EXERCISE: Which lines in the listing below contain the string "detection"? Show each one in full.

SOURCE DATA:
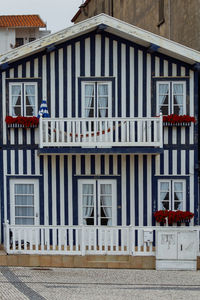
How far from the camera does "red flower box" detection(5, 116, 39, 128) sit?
16.1 metres

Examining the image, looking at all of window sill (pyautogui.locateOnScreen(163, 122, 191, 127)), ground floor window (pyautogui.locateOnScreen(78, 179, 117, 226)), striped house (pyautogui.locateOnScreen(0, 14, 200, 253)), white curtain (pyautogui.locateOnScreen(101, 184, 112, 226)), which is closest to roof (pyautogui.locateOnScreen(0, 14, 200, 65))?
striped house (pyautogui.locateOnScreen(0, 14, 200, 253))

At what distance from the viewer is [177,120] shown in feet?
53.0

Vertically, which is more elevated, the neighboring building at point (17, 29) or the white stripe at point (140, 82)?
the neighboring building at point (17, 29)

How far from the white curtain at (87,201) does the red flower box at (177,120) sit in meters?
3.23

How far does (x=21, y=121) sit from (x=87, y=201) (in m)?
3.37

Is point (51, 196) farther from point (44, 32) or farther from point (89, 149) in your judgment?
point (44, 32)

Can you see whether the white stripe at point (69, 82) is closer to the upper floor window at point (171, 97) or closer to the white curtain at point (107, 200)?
the white curtain at point (107, 200)

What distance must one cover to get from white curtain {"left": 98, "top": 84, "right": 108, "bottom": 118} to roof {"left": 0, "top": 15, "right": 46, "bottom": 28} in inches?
1009

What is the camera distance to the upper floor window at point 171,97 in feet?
54.1

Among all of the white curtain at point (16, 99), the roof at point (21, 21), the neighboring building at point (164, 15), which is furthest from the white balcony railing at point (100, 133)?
the roof at point (21, 21)

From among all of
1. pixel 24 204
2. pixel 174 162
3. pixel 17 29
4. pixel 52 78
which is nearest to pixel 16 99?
pixel 52 78

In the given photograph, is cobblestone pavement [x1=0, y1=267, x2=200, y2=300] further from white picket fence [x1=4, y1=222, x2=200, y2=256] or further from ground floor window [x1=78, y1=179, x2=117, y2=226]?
ground floor window [x1=78, y1=179, x2=117, y2=226]

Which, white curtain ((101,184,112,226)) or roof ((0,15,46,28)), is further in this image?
roof ((0,15,46,28))

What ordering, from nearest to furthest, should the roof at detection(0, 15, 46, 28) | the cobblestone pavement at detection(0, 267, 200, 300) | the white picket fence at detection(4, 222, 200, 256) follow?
1. the cobblestone pavement at detection(0, 267, 200, 300)
2. the white picket fence at detection(4, 222, 200, 256)
3. the roof at detection(0, 15, 46, 28)
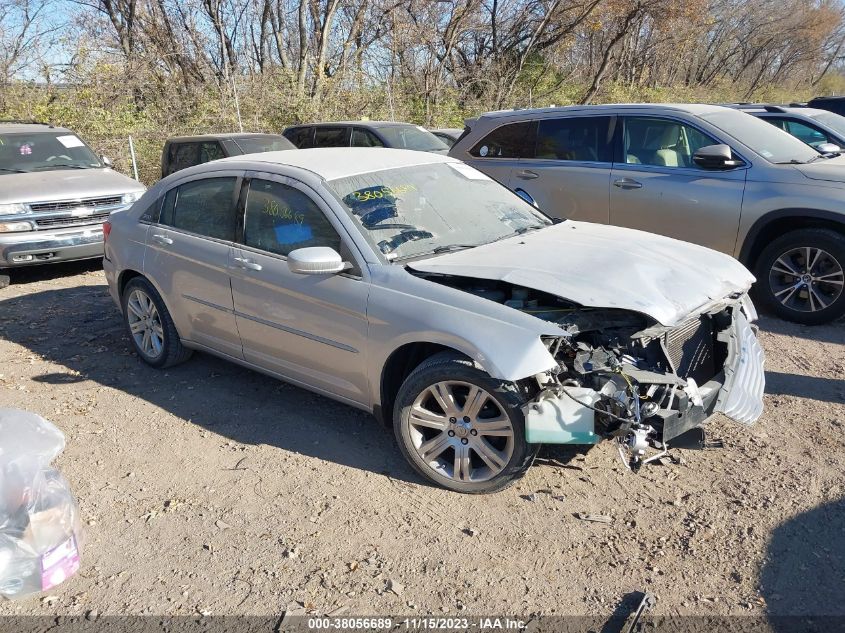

COMPLETED TASK:
How far from the camera does "red flower box" detection(5, 116, 39, 128) sit?
What ordering, from nearest to furthest, should the roof at detection(0, 15, 46, 28) | the cobblestone pavement at detection(0, 267, 200, 300) | the white picket fence at detection(4, 222, 200, 256) follow?
1. the cobblestone pavement at detection(0, 267, 200, 300)
2. the white picket fence at detection(4, 222, 200, 256)
3. the roof at detection(0, 15, 46, 28)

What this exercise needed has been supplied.